[Your objective]:
Would you transcribe exactly the lines from the one containing "Healthy Pumpkin Recipes /" to the last line of the data below, both ends included, but none of the pictures?

[Dataset entries]:
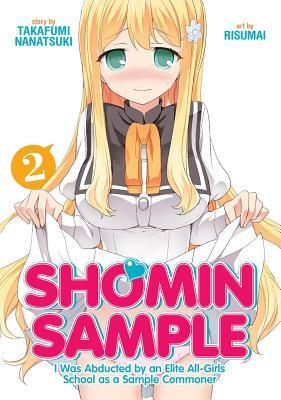 Shomin Sample: I Was Abducted by an Elite All-Girls School as a Sample Commoner, Vol. 2
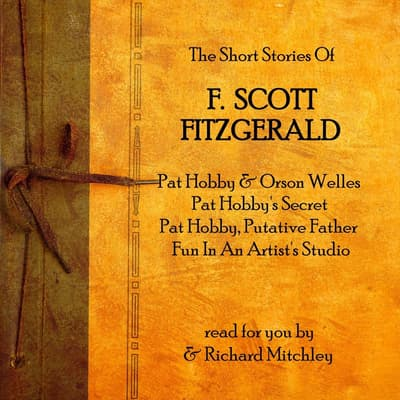 F. Scott Fitzgerald: The Pat Hobby Stories by F. Scott Fitzgerald audiobook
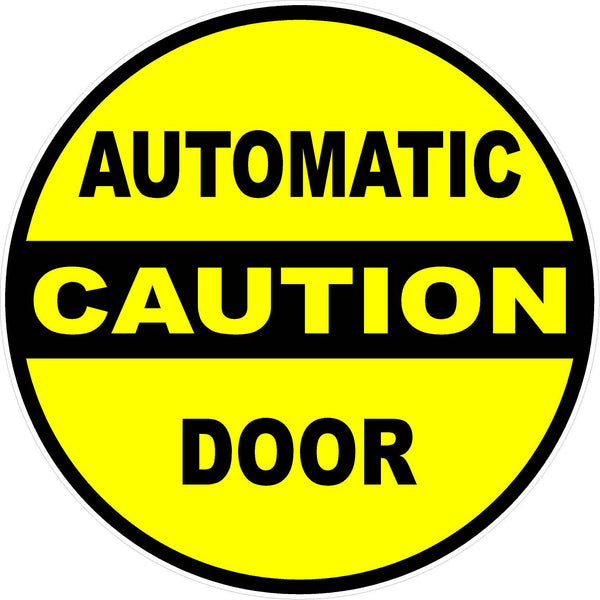 Caution Automatic Door Decal 2 Decals Signs By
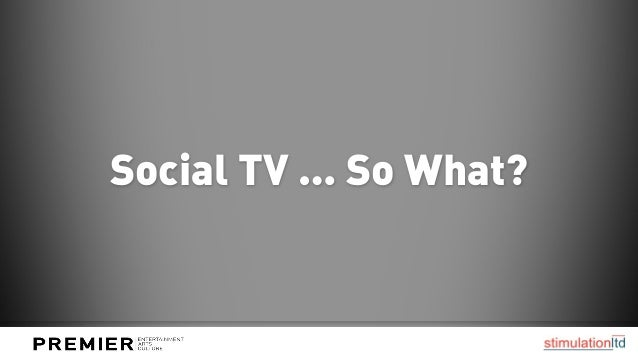 Social TV … So What?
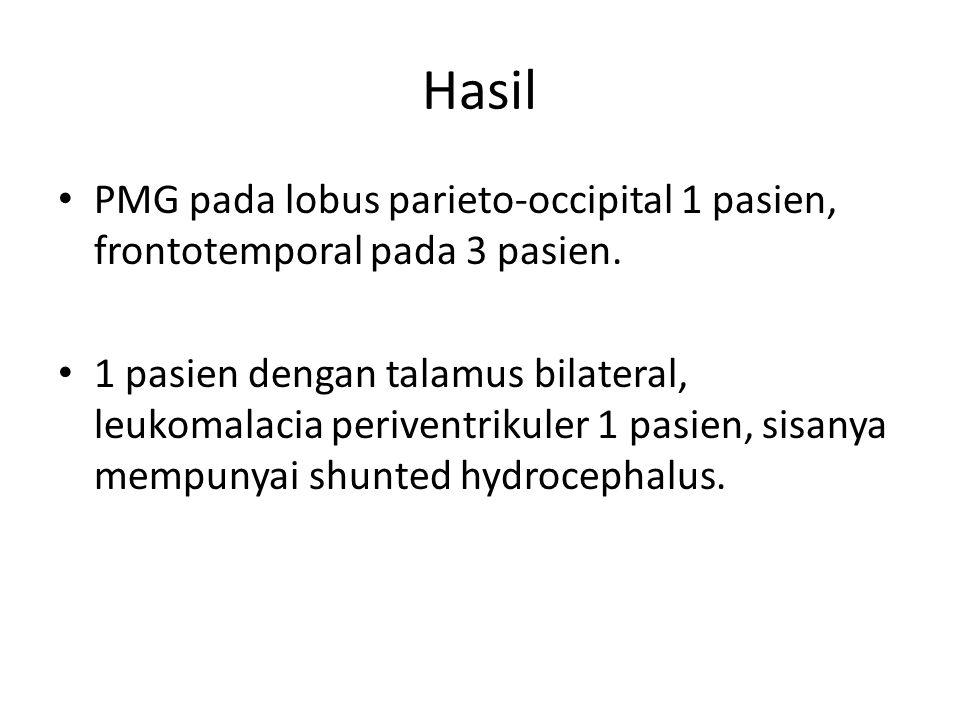 Hasil PMG pada lobus parieto-occipital 1 pasien, frontotemporal pada 3 pasien. 1 pasien dengan talamus bilateral, leukomalacia periventrikuler 1 pasie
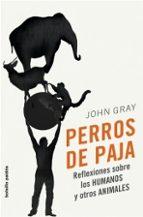 PERROS DE PAJA: REFLEXIONES SOBRE LOS HUMANOS Y OTROS ANIMALES
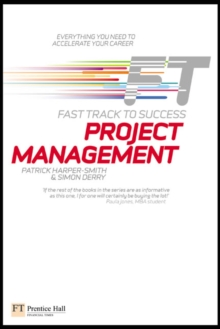 Project Management: Fast Track to Success, Paperback Book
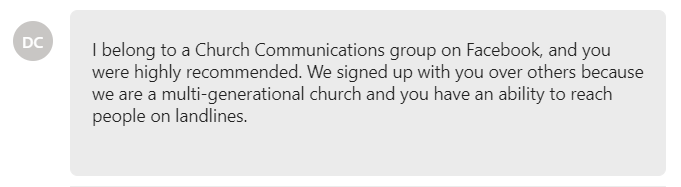 We signed up with you over others because we are a multi-generational church and you have an ability to reach people on landlines.
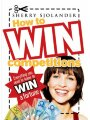 1741754143 - Sherry Sjolander: How to Win Competitions: Everything You Need to Know to Win a Fortune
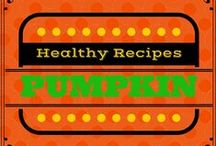 Healthy Pumpkin Recipes / A collection of healthy pumpkin recipes to satisfy your Autumn culinary feasts!  As with any recipe, substitute ingredients to fit the needs of your family.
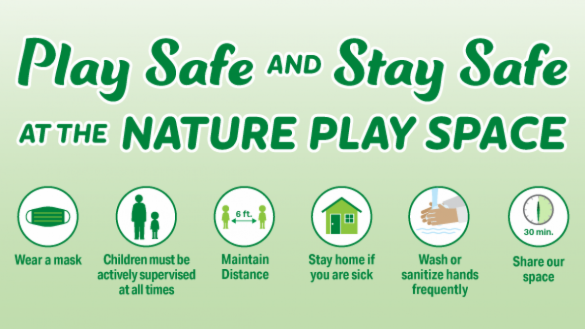Play safe and stay safe at a nature play space:  wear a mask, maintain distance, wash or sanitize hands frequently, stay home if you are sick, actively supervise children at all times and limit the time of your visit so everyone can enjoy the play space.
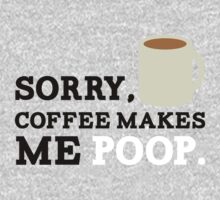 SORRY, COFFE MAKES ME POOP by Look Human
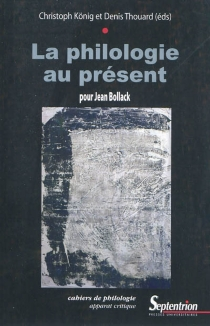 La philologie au présent : pour Jean Bollack -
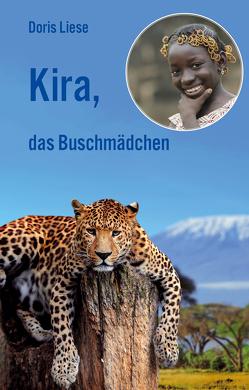 Kira, das Buschmädchen von Liese,  Doris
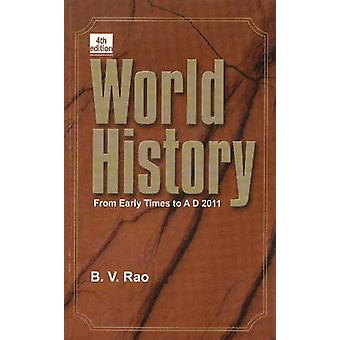 World History - From Early Times to AD 2011 by B. V. Rao - 97881207884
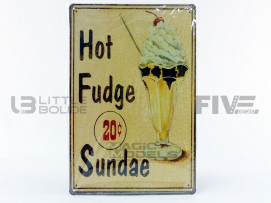 PLAQUE METAL HOT FUDGE SUNDEA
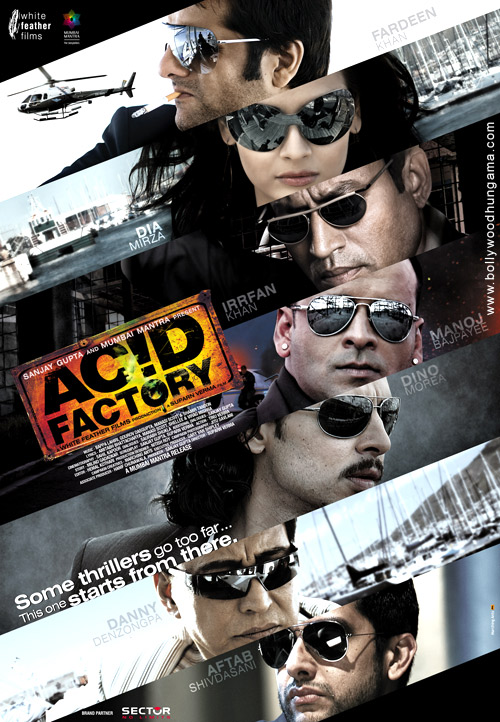 Acid Factory, Fardeen Khan,Dia Mirza,Irrfan Khan,Manoj Bajpai,Dino Morea,Aftab Shivdasani,Danny Denzongpa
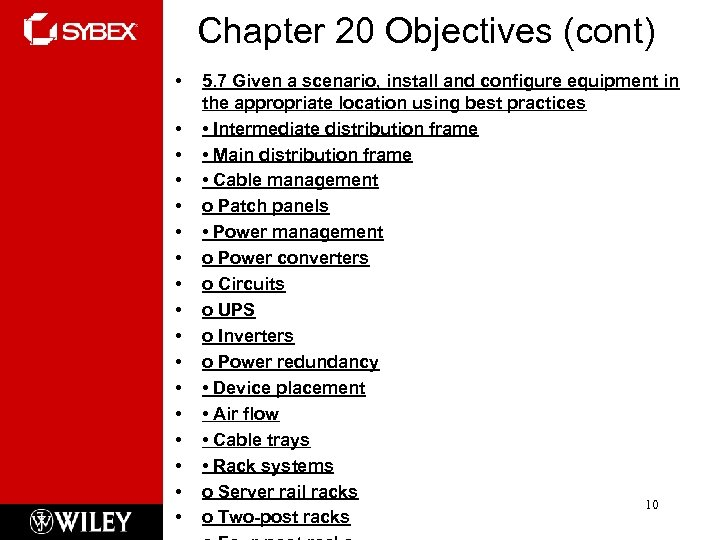 Chapter 20 Objectives (cont) • • • • • 5. 7 Given a scenario,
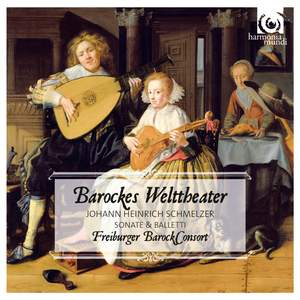 Schmelzer: Baroque World Theatre / Barockes Welttheater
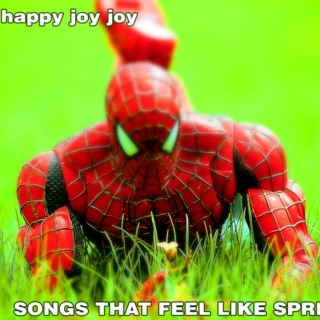 happy happy joy joy: eight songs that feel like spring
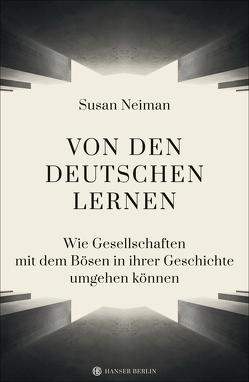 Von den Deutschen lernen von Goldmann,  Christiana, Neiman,  Susan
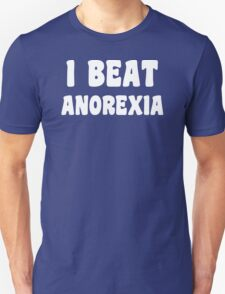 I Beat Anorexia Fat or Success Story Funny Offensive Unisex T-Shirt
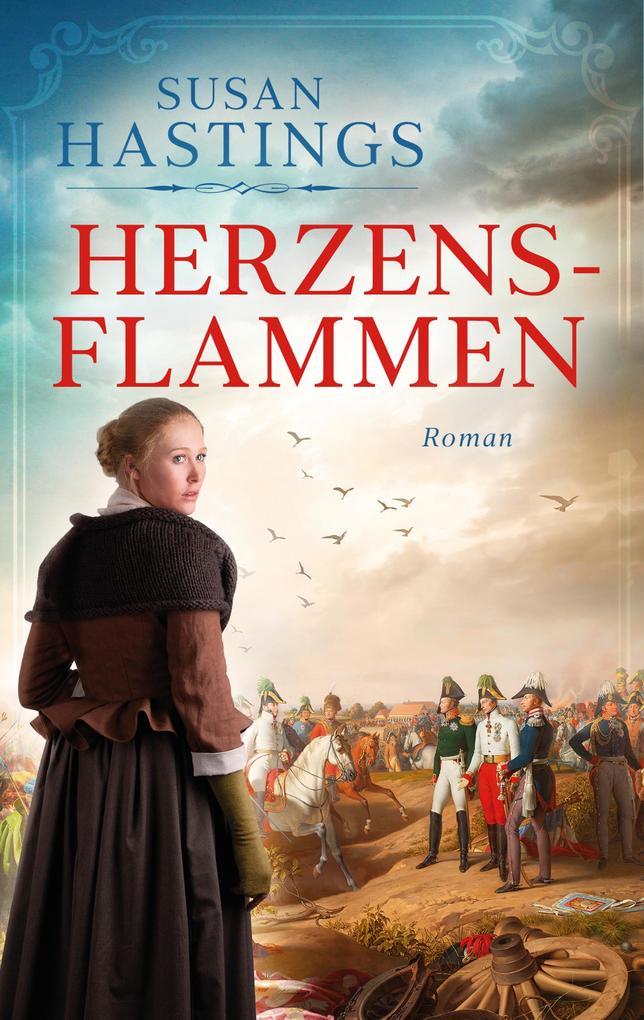 Herzensflammen: Ein Roman aus der Zeit der Völkerschlacht als eBook epub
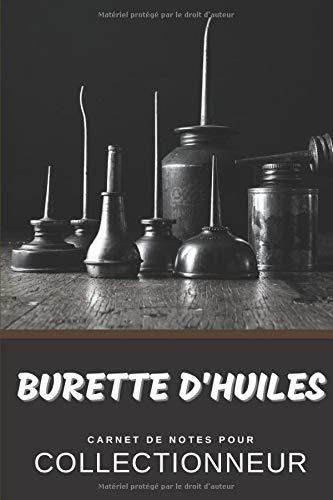 Burette d'huiles Carnet de Notes pour Collectionneur Passionné Buirophilie: Calepin ligné, répertoriez vos collections etc.   Cadeau Noel Anniversaire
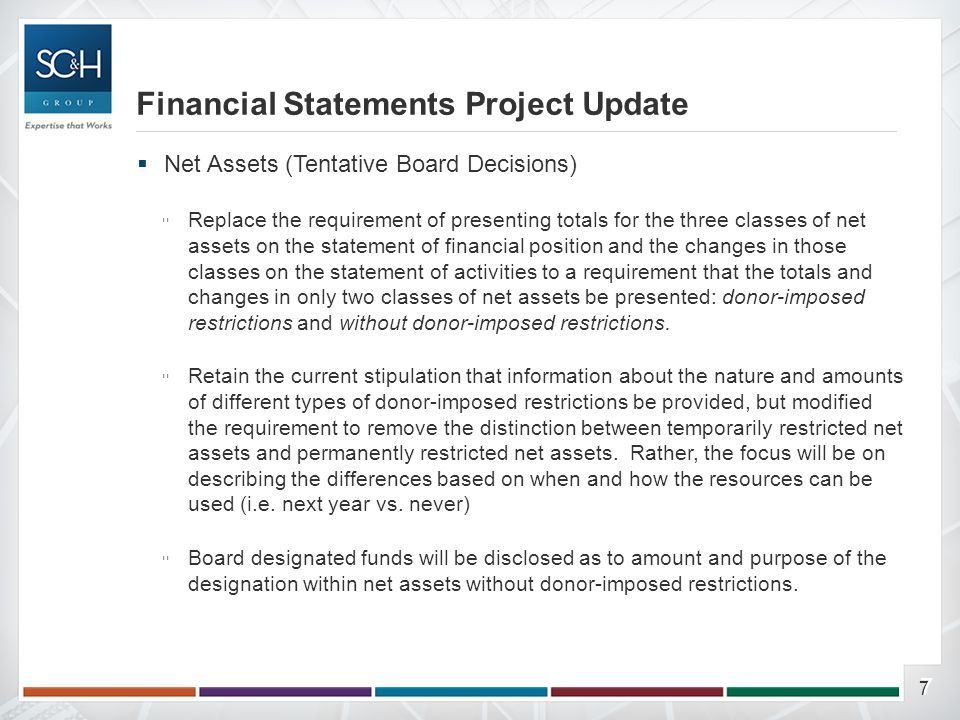 77  Net Assets (Tentative Board Decisions) ▫Replace the requirement of presenting totals for the three classes of net assets on the statement of fina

[Exercise output]:
 Healthy Pumpkin Recipes / A collection of healthy pumpkin recipes to satisfy your Autumn culinary feasts!  As with any recipe, substitute ingredients to fit the needs of your family.
Play safe and stay safe at a nature play space:  wear a mask, maintain distance, wash or sanitize hands frequently, stay home if you are sick, actively supervise children at all times and limit the time of your visit so everyone can enjoy the play space.
 SORRY, COFFE MAKES ME POOP by Look Human
 La philologie au présent : pour Jean Bollack -
 Kira, das Buschmädchen von Liese,  Doris
 World History - From Early Times to AD 2011 by B. V. Rao - 97881207884
 PLAQUE METAL HOT FUDGE SUNDEA
 Acid Factory, Fardeen Khan,Dia Mirza,Irrfan Khan,Manoj Bajpai,Dino Morea,Aftab Shivdasani,Danny Denzongpa
 Chapter 20 Objectives (cont) • • • • • 5. 7 Given a scenario,
 Schmelzer: Baroque World Theatre / Barockes Welttheater
 happy happy joy joy: eight songs that feel like spring
 Von den Deutschen lernen von Goldmann,  Christiana, Neiman,  Susan
 I Beat Anorexia Fat or Success Story Funny Offensive Unisex T-Shirt
 Herzensflammen: Ein Roman aus der Zeit der Völkerschlacht als eBook epub
 Burette d'huiles Carnet de Notes pour Collectionneur Passionné Buirophilie: Calepin ligné, répertoriez vos collections etc.   Cadeau Noel Anniversaire
 77  Net Assets (Tentative Board Decisions) ▫Replace the requirement of presenting totals for the three classes of net assets on the statement of fina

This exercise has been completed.